The authors evaluate the impact of different activation functions and the proposed correct evidence regularization on model performance across multiple datasets and architectures. Results show that the proposed GRED model, which incorporates correct evidence regularization, consistently improves generalization and learning dynamics compared to baseline evidential models, particularly under strong incorrect evidence regularization. The exp activation function demonstrates superior performance, and the GRED model maintains stable training even when other models degrade. The proposed GRED model with correct evidence regularization improves generalization across various activation functions and datasets. The exp activation function outperforms other activations, and GRED maintains stable learning even under strong incorrect evidence regularization. GRED enables learning from all training samples, including those in the zero-evidence region, leading to improved performance and uncertainty reliability.

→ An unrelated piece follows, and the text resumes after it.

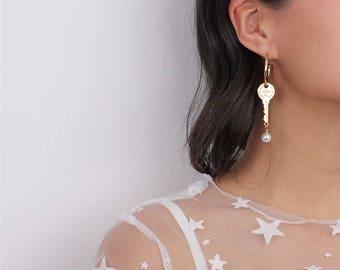 Gold Hoop Dangling Key & Pearl Earrings - Key Dangle Earrings - Coachella Earrings - Two Ways Earrings
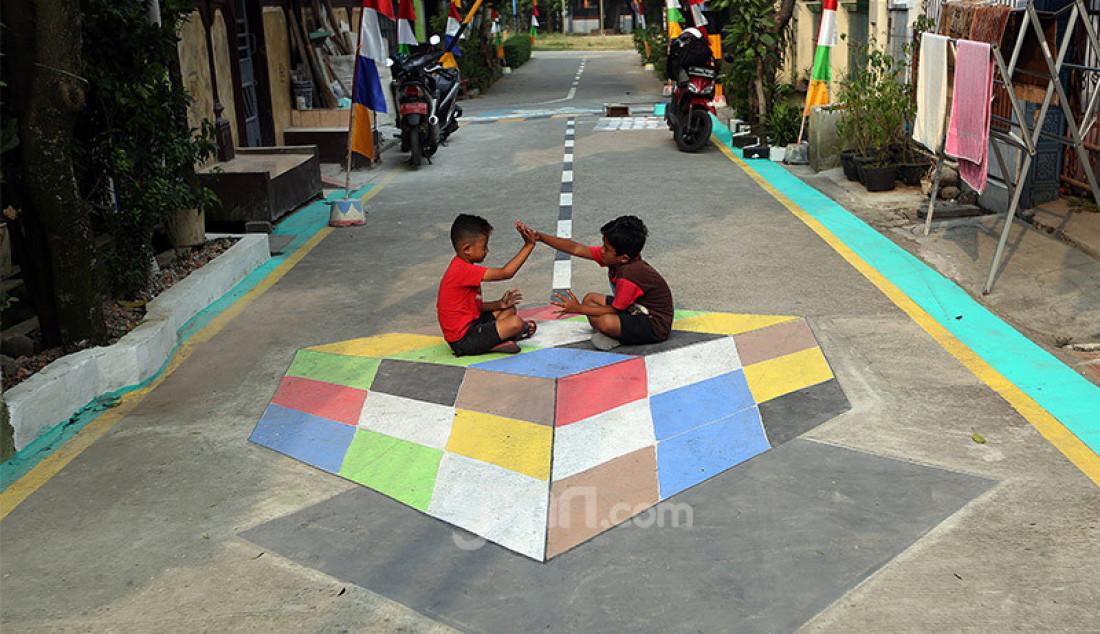 "Sejumlah anak bermain diantara lukisan tiga dimensi yang dibuat oleh warga RT.03/RW.19 Perumahan Bojong Depok Baru 1, Bojonggede, Bogor, Jawa Barat, Senin (3/8). Dalam rangka menyambut HUT Kemerdekaan RI ke-75 warga Guyub Rukun berbenah memperindah lingkungan dengan kreasi melukis jalan tiga dimensi (3D) untuk ""Lingkungan Indah Berwarna Menuju Indonesia Maju"". Foto: Ricardo - JPNN.com"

The experiments evaluate the proposed GRED framework with correct evidence regularization across diverse benchmarks, including blind face restoration and few-shot learning, while systematically varying activation functions and regularization strengths. These studies validate the model's capacity to maintain stable performance and improve learning dynamics under strong regularization and data-scarce conditions by effectively utilizing training samples with minimal evidence. The exponential activation function consistently yields superior accuracy, and the proposed regularization significantly enhances generalization, uncertainty calibration, and robustness compared to baseline evidential models. Overall, the findings demonstrate that GRED provides a more reliable and adaptable framework for evidential deep learning across varied tasks and architectures.